Den Differenzen zwischen den verschiedenen Selbstbeschreibungen und dem, was sich aus den in diversen Archiven befindlichen anderen Quellen rekonstruieren lässt, werden wir nachgehen. Wir tun dies nicht aus einem Hang zur Erbsenzählerei, sondern weil, so unsere Annahme, Anpassungen, Beschönigungen und Umdeutungen zentraler Bestandteil des Agierens in Totalitätsmaschinen sind. Sie dienen mal dem nackten Überleben, erscheinen an anderer Stelle jedoch als bequemer Opportunismus. Die Ausdeutung dieser Umdeutungen ist deshalb ein wichtiger Teil einer wissenschaftlichen Aufarbeitung, die nicht nur Höhepunkte von Ehrlichs künstlerischem und gestalterischem Werk, sondern auch die biografischen Brüche, Friktionen und Sperrigkeiten in den Blick nimmt.
11Unsere Absicht ist also nicht, eine Heldengeschichte über Franz Ehrlich zu schreiben und ihn als zu wenig bekannten Gestalter vorzustellen, sondern den Ambivalenzen nachzuspüren, die sich aufgrund der politischen Rahmenbedingungen in seinem Leben und Werk finden. Wir setzen uns mit Franz Ehrlich nicht allein wegen der gestalterischen Qualität seines Werkes, das Architektur, bildende Kunst und Design umspannt, auseinander, sondern vor allem wegen seines komplexen Lebenswegs, in dem sich die gesellschaftspolitischen Konflikte und Katastrophen des 20. Jahrhunderts symptomatisch verdichten.

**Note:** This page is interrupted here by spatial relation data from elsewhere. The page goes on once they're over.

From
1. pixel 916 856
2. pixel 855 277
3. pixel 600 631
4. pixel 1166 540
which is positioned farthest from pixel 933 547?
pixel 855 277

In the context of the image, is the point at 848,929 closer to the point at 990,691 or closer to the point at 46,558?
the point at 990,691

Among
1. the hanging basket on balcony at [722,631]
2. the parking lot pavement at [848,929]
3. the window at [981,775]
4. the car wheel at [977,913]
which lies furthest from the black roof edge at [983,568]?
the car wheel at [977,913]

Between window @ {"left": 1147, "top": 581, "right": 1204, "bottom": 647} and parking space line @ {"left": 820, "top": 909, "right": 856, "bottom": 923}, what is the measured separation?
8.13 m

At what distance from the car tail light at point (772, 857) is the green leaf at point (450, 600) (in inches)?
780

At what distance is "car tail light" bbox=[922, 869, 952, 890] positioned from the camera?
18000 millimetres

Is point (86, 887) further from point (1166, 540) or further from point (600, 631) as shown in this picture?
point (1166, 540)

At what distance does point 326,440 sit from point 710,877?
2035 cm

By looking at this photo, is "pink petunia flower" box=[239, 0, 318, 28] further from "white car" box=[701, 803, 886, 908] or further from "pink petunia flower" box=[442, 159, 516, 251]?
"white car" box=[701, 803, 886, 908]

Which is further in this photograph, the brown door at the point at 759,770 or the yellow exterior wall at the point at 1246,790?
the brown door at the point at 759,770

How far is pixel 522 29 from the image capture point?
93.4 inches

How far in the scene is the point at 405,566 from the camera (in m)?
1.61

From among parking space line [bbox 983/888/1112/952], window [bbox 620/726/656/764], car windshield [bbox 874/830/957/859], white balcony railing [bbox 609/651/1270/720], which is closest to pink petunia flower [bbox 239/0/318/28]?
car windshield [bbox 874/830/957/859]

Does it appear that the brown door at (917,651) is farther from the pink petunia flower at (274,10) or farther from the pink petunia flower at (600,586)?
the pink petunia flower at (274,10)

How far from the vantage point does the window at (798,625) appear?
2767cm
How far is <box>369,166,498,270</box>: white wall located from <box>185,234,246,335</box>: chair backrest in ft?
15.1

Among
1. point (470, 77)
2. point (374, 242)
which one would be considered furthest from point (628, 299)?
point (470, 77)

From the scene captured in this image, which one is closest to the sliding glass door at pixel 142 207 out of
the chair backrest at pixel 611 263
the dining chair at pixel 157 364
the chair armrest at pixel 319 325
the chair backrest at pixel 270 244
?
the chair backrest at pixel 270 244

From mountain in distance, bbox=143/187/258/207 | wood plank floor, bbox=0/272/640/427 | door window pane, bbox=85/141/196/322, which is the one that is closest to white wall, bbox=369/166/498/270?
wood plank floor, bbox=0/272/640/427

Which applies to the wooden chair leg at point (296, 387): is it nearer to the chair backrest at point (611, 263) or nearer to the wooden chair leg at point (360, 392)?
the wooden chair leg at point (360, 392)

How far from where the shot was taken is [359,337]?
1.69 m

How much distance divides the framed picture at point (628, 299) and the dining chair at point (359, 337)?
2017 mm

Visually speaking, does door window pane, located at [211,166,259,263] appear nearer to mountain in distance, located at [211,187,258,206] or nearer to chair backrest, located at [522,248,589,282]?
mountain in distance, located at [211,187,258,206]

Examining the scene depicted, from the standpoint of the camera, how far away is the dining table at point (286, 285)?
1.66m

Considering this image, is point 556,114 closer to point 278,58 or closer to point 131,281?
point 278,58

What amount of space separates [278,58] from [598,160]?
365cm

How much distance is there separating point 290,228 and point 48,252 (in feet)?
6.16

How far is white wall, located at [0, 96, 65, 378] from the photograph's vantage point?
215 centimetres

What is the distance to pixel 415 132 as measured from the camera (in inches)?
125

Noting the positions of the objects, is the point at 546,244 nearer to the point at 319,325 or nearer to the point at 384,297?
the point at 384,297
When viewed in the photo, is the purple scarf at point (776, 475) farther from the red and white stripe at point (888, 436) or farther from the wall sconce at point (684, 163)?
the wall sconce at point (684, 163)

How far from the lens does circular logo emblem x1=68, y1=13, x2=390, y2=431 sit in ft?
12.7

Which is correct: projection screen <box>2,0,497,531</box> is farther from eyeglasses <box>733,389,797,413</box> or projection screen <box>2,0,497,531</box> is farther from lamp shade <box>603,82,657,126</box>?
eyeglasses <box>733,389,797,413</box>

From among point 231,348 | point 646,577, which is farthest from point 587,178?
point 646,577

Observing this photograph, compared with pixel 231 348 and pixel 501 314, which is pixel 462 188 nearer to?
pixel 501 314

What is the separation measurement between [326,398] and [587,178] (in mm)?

Die Geschichte Franz Ehrlichs erzählen wir im Wesentlichen chronologisch. Der Titel dieses Buches ist eine Anlehnung an mehrere seiner Werke - und eine Metapher für seinen Werdegang. Ehrlich war in seinem Leben verschiedenen sozialen und politischen Strukturen mit totalem beziehungsweise totalitärem Anspruch unterworfen. Und er hat sich zeitlebens mit Maschinen beschäftigt, die für ihn Sinnbild der Funktionsweise von Gesellschaft waren. Als Lehrling in der Schlosserei baute er Maschinen, am Bauhaus kinetische Objekte. Auch das Totale zieht sich durch sein Leben und Werk. In Dessau baute er am Modell für Walter Gropius' Totaltheater; aus Materialresten dieses Modells fertigte er gemeinsam mit seinem Kommilitonen Heinz Loew eine eigene Installation, die sie Ta-Ti-To-Tal-Theater nannten und die man als humorvolle Reflexion des totalen Gestaltungsanspruchs von Gropius und dem Bauhaus im Allgemeinen verstehen kann. Zehn Jahre später verarbeitete Franz Ehrlich in 12einer kleinen Arbeit mit dem Titel DIE TiToTalitäre TiToTalitätsbaumaschine den Totalitätsanspruch im KZ Buchenwald. Die aquarellierte Zeichnung (die auf dem Umschlag dieses Buches abgebildet ist) zeigt ein riesiges Getriebe mit Rädern und Bändern, das Baracken und andere Gebäude ausspuckt.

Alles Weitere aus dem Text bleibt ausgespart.